Required actions:
1/ Answer these questions from the forum thread about the value of a sum:
(a) In the summation, what lower limit does Plato say the sign error should be corrected to?
(b) What values does Plato assign to r, A, and B?
(c) About how long had Melsi been trying to get the LaTeX to work?
2/ List every date and time stamp on the posts in the forum thread about the value of a sum.
3/ Reproduce the part of the forum thread about the value of a sum starting at "Originally Posted by" and ending at "the LaTeX above.".

Excerpted text START

# Difficulty to understand the value of a sum

• Jun 2nd 2011, 03:17 PM
Melsi
Difficulty to understand the value of a sum
I am trying to understant the formula below, it is part of bigger exercise but I am stack on this partiular one:

Sum from k=v+1 to n of (1/ (1/v+1)^(k-v-1)) = (1-(1/(v+1))^(n-v))/1-1/(v+1)
where v<n

This is in latex:
\sum_{k=v-1}^{n}\frac{1}{(v+1)^{k-v-1}}=\frac{1-(\frac{1}{v+1})^{n-v}}{1-\frac{1}{v+1}}

Sorry for latex, I am trying about 2 hours now.. The code produced from the buttons below doesn't work, the code in the latex forum doesn't work either, so I removed the math tags. Image upload does not work too, sorry!
• Jun 2nd 2011, 03:37 PM
Plato
Quote:

Originally Posted by Melsi
I am trying to understant the formula below, it is part of bigger exercise but I am stack on this partiular one:

Sum from k=v+1 to n of (1/ (1/v+1)^(k-v-1)) = (1-(1/(v+1))^(n-v))/1-1/(v+1)
where v<n

This is in latex:
$\sum_{k=v-1}^{n}\frac{1}{(v+1)^{k-v-1}}=\frac{1-(\frac{1}{v+1})^{n-v}}{1-\frac{1}{v+1}}$

LaTeX fix
• Jun 2nd 2011, 04:29 PM
Plato
There is a sign error in the LaTeX above.
$\sum_{k=v+1}^{n}\frac{1}{(v+1)^{k-v-1}}=\frac{1-(\frac{1}{v+1})^{n-v}}{1-\frac{1}{v+1}}$ NOTE the $k=v+1$.

Here is what you must know: $\sum\limits_{k = A}^B {r^k } = \frac{{r^A - r^{B + 1} }}{{1 - r}},\,A < B$

Notice that: $\sum\limits_{k = v + 1}^n {\left[ {\frac{1}{{v + 1}}} \right]^{k - v - 1} } = \left[ {\frac{1}{{v + 1}}} \right]^{ - v - 1} \sum\limits_{k = v +1}^n{\left[{\frac{1}{{v + 1}}} \right]^k }$

So $r=\left[ {\frac{1}{{v + 1}}} \right],~A=v+1,~\&~B=n$

Now you carry out the substitutions.
• Jun 3rd 2011, 05:21 AM
Melsi
Solved
Thank you very much, it was the piece of information that I was missing! Glad to have it solved, I am applying the solution right away. Thank you for the latex help too!

Bye!

Excerpted text END
Extracted entries START

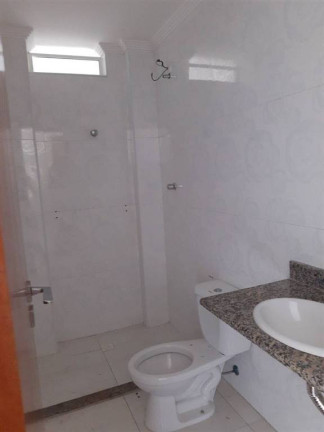 Imagem Apartamento com 2 Quartos para Alugar, 95 m² em Tupi - Praia Grande Imagem Apartamento com 2 Quartos para Alugar, 95 m² em Tupi - Praia Grande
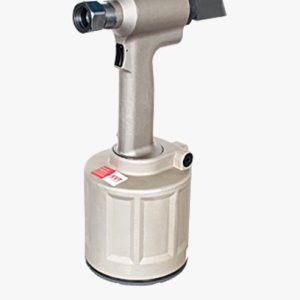 AVDEL® 73200-2000 - Hidropneumatski alat za slijepe zakovice bez nosnog sklopa, bez izvlačenja drške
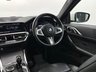 USED 2021 21 BMW 4 SERIES 2.0 420d MHT M Sport Auto xDrive Euro 6 (s/s) 2dr CARPLAY, CAMERA, HUD, H/K, 19"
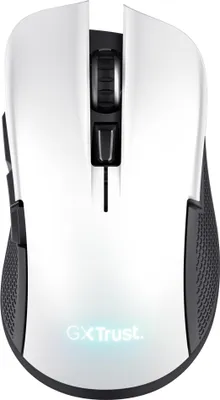 Produktbild von Trust Gxt923W Ybar Wireless Mouse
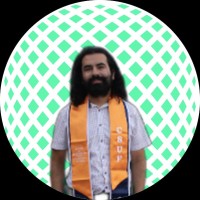 Command Access Technologies Employee Agustin Valadez's profile photo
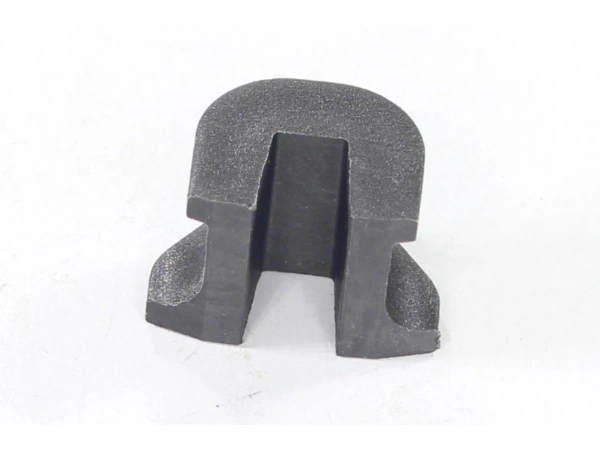 jaszmotor_webshop_variator_csuszka_atv__quad_benzer_alaska_300 galéria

Extracted entries END

Solved tasks:
1/
(a) k = v+1
(b) r = 1/(v+1), A = v+1, and B = n
(c) About 2 hours

2/
Jun 2nd 2011, 03:17 PM
Jun 2nd 2011, 03:37 PM
Jun 2nd 2011, 04:29 PM
Jun 3rd 2011, 05:21 AM

3/
Originally Posted by Melsi
I am trying to understant the formula below, it is part of bigger exercise but I am stack on this partiular one:

Sum from k=v+1 to n of (1/ (1/v+1)^(k-v-1)) = (1-(1/(v+1))^(n-v))/1-1/(v+1)
where v<n

This is in latex:
$\sum_{k=v-1}^{n}\frac{1}{(v+1)^{k-v-1}}=\frac{1-(\frac{1}{v+1})^{n-v}}{1-\frac{1}{v+1}}$

LaTeX fix
• Jun 2nd 2011, 04:29 PM
Plato
There is a sign error in the LaTeX above.